* [Problem to solve] The lines to retype are the one with "第Ⅰ卷　选择题(共15分)" and all that follow it to the end of the entries below; copy them exactly and nothing else.

==============================

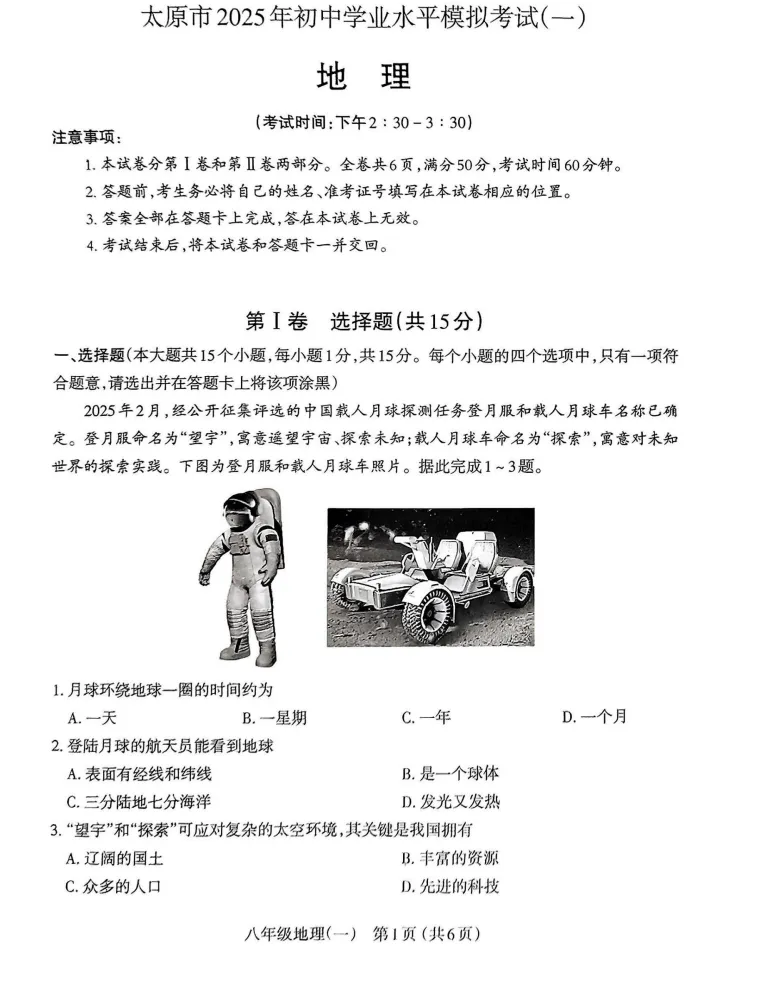 太原市2025年初中学业水平模拟考试(一)

地　理

(考试时间:下午2:30－3:30)

注意事项:

1. 本试卷分第Ⅰ卷和第Ⅱ卷两部分。全卷共6页,满分50分,考试时间60分钟。

2. 答题前,考生务必将自己的姓名、准考证号填写在本试卷相应的位置。

3. 答案全部在答题卡上完成,答在本试卷上无效。

4. 考试结束后,将本试卷和答题卡一并交回。

第Ⅰ卷　选择题(共15分)

一、选择题(本大题共15个小题,每小题1分,共15分。每个小题的四个选项中,只有一项符合题意,请选出并在答题卡上将该项涂黑)

2025年2月,经公开征集评选的中国载人月球探测任务登月服和载人月球车名称已确定。登月服命名为"望宇",寓意遥望宇宙、探索未知;载人月球车命名为"探索",寓意对未知世界的探索实践。下图为登月服和载人月球车照片。据此完成1～3题。

1. 月球环绕地球一圈的时间约为

A. 一天　B. 一星期　C. 一年　D. 一个月

2. 登陆月球的航天员能看到地球

A. 表面有经线和纬线　B. 是一个球体

C. 三分陆地七分海洋　D. 发光又发热

3. "望宇"和"探索"可应对复杂的太空环境,其关键是我国拥有

A. 辽阔的国土　B. 丰富的资源

C. 众多的人口　D. 先进的科技

八年级地理(一)　第1页(共6页)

==============================

* [Answer section]
第Ⅰ卷　选择题(共15分)

一、选择题(本大题共15个小题,每小题1分,共15分。每个小题的四个选项中,只有一项符合题意,请选出并在答题卡上将该项涂黑)

2025年2月,经公开征集评选的中国载人月球探测任务登月服和载人月球车名称已确定。登月服命名为"望宇",寓意遥望宇宙、探索未知;载人月球车命名为"探索",寓意对未知世界的探索实践。下图为登月服和载人月球车照片。据此完成1～3题。

1. 月球环绕地球一圈的时间约为

A. 一天　B. 一星期　C. 一年　D. 一个月

2. 登陆月球的航天员能看到地球

A. 表面有经线和纬线　B. 是一个球体

C. 三分陆地七分海洋　D. 发光又发热

3. "望宇"和"探索"可应对复杂的太空环境,其关键是我国拥有

A. 辽阔的国土　B. 丰富的资源

C. 众多的人口　D. 先进的科技

八年级地理(一)　第1页(共6页)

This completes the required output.